Given request 1: In the forum thread, which team did the local BBC rugby commentator cover?
Given request 2: State whether each statement agrees with the forum thread, answering yes or no and quoting the deciding words: (a) hotmetal has already laid bamboo flooring; (b) the French team narrowly beat the Newcastle Falcons; (c) Rhys has been told more than once that he has hollow legs.

Selection:
◆ ◆ ◆

Every morning before a cold shower.


----------



## hotmetal (Oct 31, 2013)

Not me but I am thinking of laying bamboo flooring. Supposed to be super resilient and as an added bonus, if I spill my coffee it will still taste nice when I lick it up!


----------



## The Systemic Kid (Nov 23, 2012)

hotmetal said:


> Not me but I am thinking of laying bamboo flooring. Supposed to be super resilient and as an added bonus, if I spill my coffee it will still taste nice when I lick it up!


No


----------



## 4085 (Nov 23, 2012)

not related,but, several years ago, a friend who was the local bbc rugby commentator for the newcastle falcons, invited me along to be a guest and to chip in every now and then. we were playing a much fancied french team who as it happened, we narrowly beat. with just a few minutes to go, I stood up and started looking around,and kev williams, as he always did tried to catch me out by switching the feed live to me, then saying, and what are you up to then David. My immediate reply was, I am looking for a fat lady and I hope she is singing...he did not stop chortling for ages....some people are easily pleased!


----------



## Rhys (Dec 21, 2014)

urbanbumpkin said:


> Who's got bamboo thighs?


I've been told a few times that I've got hollow legs.. Bamboo is hollow, so does that count?


----------

◆ ◆ ◆

Spatial relationship records:
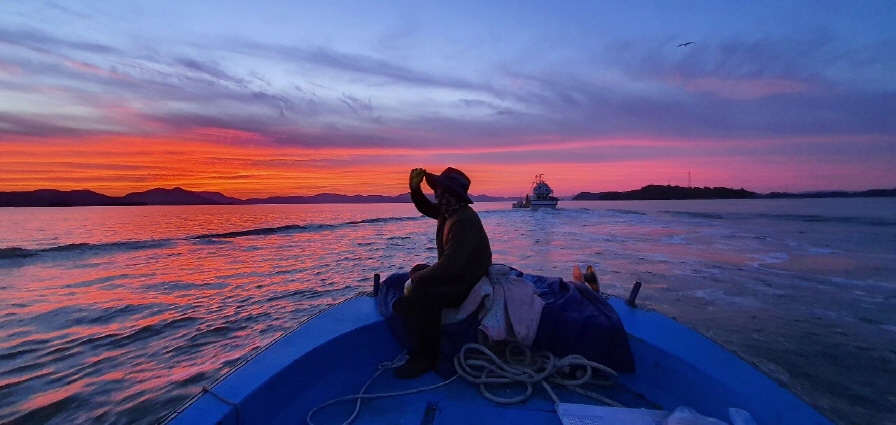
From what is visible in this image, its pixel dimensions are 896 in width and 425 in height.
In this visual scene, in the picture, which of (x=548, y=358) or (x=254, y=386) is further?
(x=548, y=358)

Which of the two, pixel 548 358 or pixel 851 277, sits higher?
pixel 548 358

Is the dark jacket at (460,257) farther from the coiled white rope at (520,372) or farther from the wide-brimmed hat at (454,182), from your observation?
the coiled white rope at (520,372)

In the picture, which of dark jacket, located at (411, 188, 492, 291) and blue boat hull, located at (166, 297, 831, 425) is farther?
dark jacket, located at (411, 188, 492, 291)

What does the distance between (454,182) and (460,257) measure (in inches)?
24.3

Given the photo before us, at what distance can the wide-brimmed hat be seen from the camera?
11.1 feet

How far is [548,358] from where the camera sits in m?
3.28

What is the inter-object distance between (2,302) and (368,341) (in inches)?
355

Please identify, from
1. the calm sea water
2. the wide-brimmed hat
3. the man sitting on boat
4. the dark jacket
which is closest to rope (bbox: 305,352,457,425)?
the man sitting on boat

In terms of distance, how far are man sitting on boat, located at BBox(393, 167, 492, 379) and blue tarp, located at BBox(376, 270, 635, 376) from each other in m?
0.15

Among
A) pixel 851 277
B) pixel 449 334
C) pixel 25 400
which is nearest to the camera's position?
pixel 449 334

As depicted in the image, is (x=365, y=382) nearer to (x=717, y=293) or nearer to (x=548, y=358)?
(x=548, y=358)

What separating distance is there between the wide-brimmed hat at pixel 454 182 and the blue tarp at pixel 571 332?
1.00m

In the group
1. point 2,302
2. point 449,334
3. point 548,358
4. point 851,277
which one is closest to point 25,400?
point 449,334

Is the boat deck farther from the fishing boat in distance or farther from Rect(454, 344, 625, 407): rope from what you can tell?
the fishing boat in distance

◆ ◆ ◆

Exercise output 1: The Newcastle Falcons.

Exercise output 2:
(a) No: "Not me but I am thinking of laying bamboo flooring."
(b) No: "we narrowly beat."
(c) Yes: "I've been told a few times that I've got hollow legs."